On Tuesday, we ended our Honors 201 class with a salon-style discussion about the different types of knowledge we’ve examined over the course of the semester: folk, oral, written, and printed knowledge. I left the discussion with one overwhelming impression: you just can’t look at them that way. I understand that while none of these types of knowledge stands alone, they were separated this way by our professors in order to examine them as manageable units—it’s an artificial separation, but we needed to separate them somehow, and this works. However, what really struck me during our class discussions this week was that the artificiality of these separations makes it nearly impossibly to compare the effects or relative power and significance of one type of knowledge over another.

Let me give you an example. One of the prompts provided by our professors for our final discussion asked us to support or refute the idea that oral knowledge has had a more powerful effect on religion than other types of knowledge. I think that in order to logically argue this statement to the affirmative, you would need to either prove that institutions of oral knowledge exerted a quantifiable number of units power over religious institutions (and that that quantifiable measure is greater for religion than for other sectors of life) or that (in the absence of a means for quantifying power) the influence of oral knowledge systems on religious institutions was so much greater than that of other types of knowledge that it is clear, even without a numerical value assigned to it. The former is clearly impossible or at least without the scope of this course. The latter is what I think makes no sense, because I think it is impossible to consider the effects of oral knowledge completely separately from the effects of any other type of knowledge, or at least to do so in any sort of effort to assign relative weights.
Let’s take an example event. On October 31, 1517, Martin Luther posted his 95 theses on the door of the Castle Church of Wittenberg. While this is certainly not true of all important events in religious history, this particular event would seem to be a mainly written-knowledge event, at least at first glance. The precursory events leading to it included Luther’s written correspondence with the archbishop Albert of Mainz, and the theses themselves were written and posted on the door. However, every other type of knowledge was heavily involved in this event.
After Luther posted the original 95 theses, his friends translated them from Latin into German, printed them, and distributed them widely. So for most people who would have actually come into contact with the 95 theses, it was printed knowledge. And let's not forget that the Gutenberg Bible was printing over half a century before, and probably played a significant role in the evolution of Luther's religious thinking.
Luther was a priest, and professor of theology. Those are two vocations that are rooted heavily in the culture of oral knowledge. If his ideas were developed as his spoke about them in an oral knowledge setting and then written down later, can we really divorce the 95 theses from the realm of oral knowledge?

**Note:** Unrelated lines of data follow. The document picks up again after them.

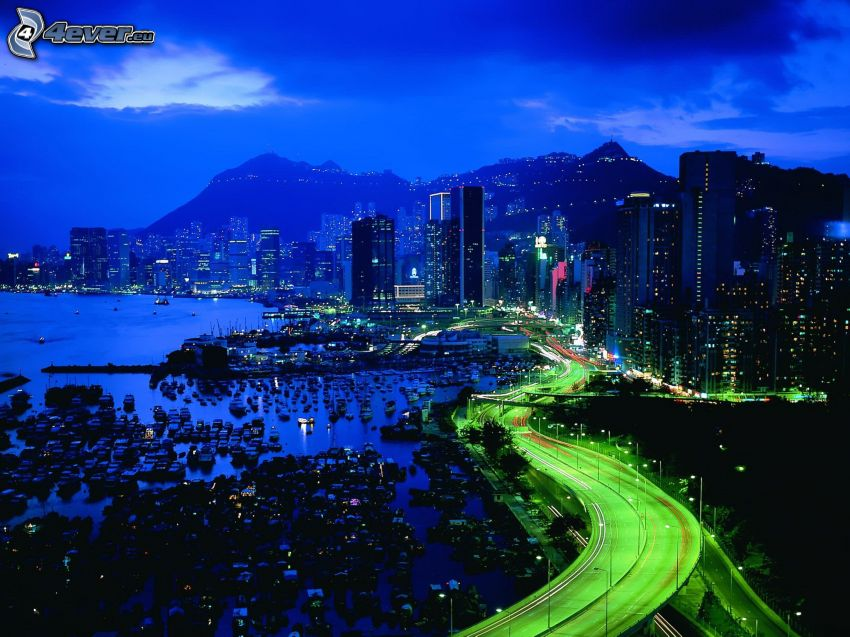 ville dans la nuit, gratte-ciel, route, port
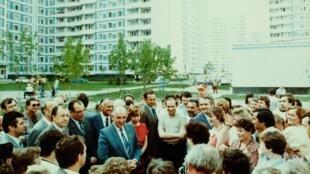 """Михаил Горбачев вместе с супругой на """"неформальной"""" встрече с жителями одного из новых кварталов, ок. 1988."""
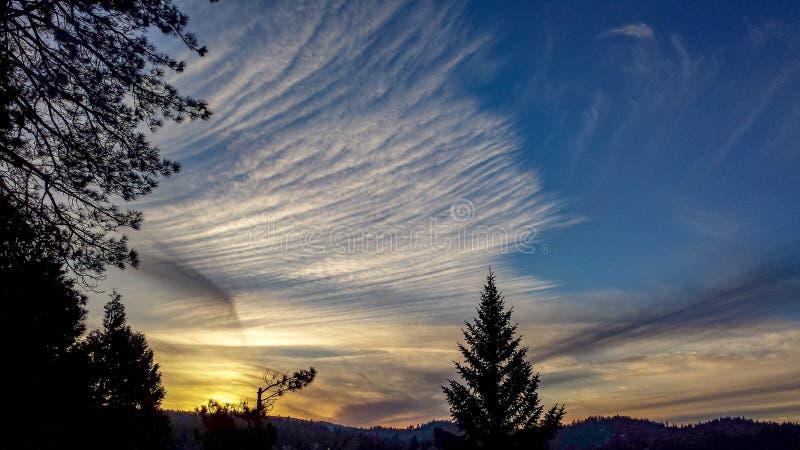 Cirrus-Wolken-Sonnenuntergang in San Bernardino Mountains, Kalifornien lizenzfreies stockfoto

Even folk knowledge played a significant role in the theses. Many of the actual church practices Luther was protesting could fall into the realm of folk knowledge—things like the buying and selling of indulgences, a major gripe of the document. In addition, Luther chose to post the theses on the door of the Castle Church not just because he couldn’t find a bulleting board, but, rather, in accordance with university tradition. (Sounds like folk knowledge to me.) The very manner of Luther’s protest suggests an influence of folk knowledge.
So it’s all incorporated, and no one type of knowledge truly exists or acts in isolation from the others. Furthermore, I don’t think we can pull out one piece and look at them separately—if history were a giant equation, the partial derivative of the equation with respect to oral knowledge (or any other specific type of knowledge) alone would be impossible and useless.
Maybe this seems obvious to all of you. I guess it does to me, too, but I feel like it was an important step for me to make in wrapping up this semester. We created these somewhat artificial divisions, aware of their artificiality, but accepting it in order to make study of them possible. Now, at the end of the semester, I think it is time to remove those artificial divisions once more, and remember that knowledge and knowledge institutions are nuanced and individual—they are systems in which many various influences play a part, and to attempt to group and label excessively is to leave out some of those important and beautiful nuances.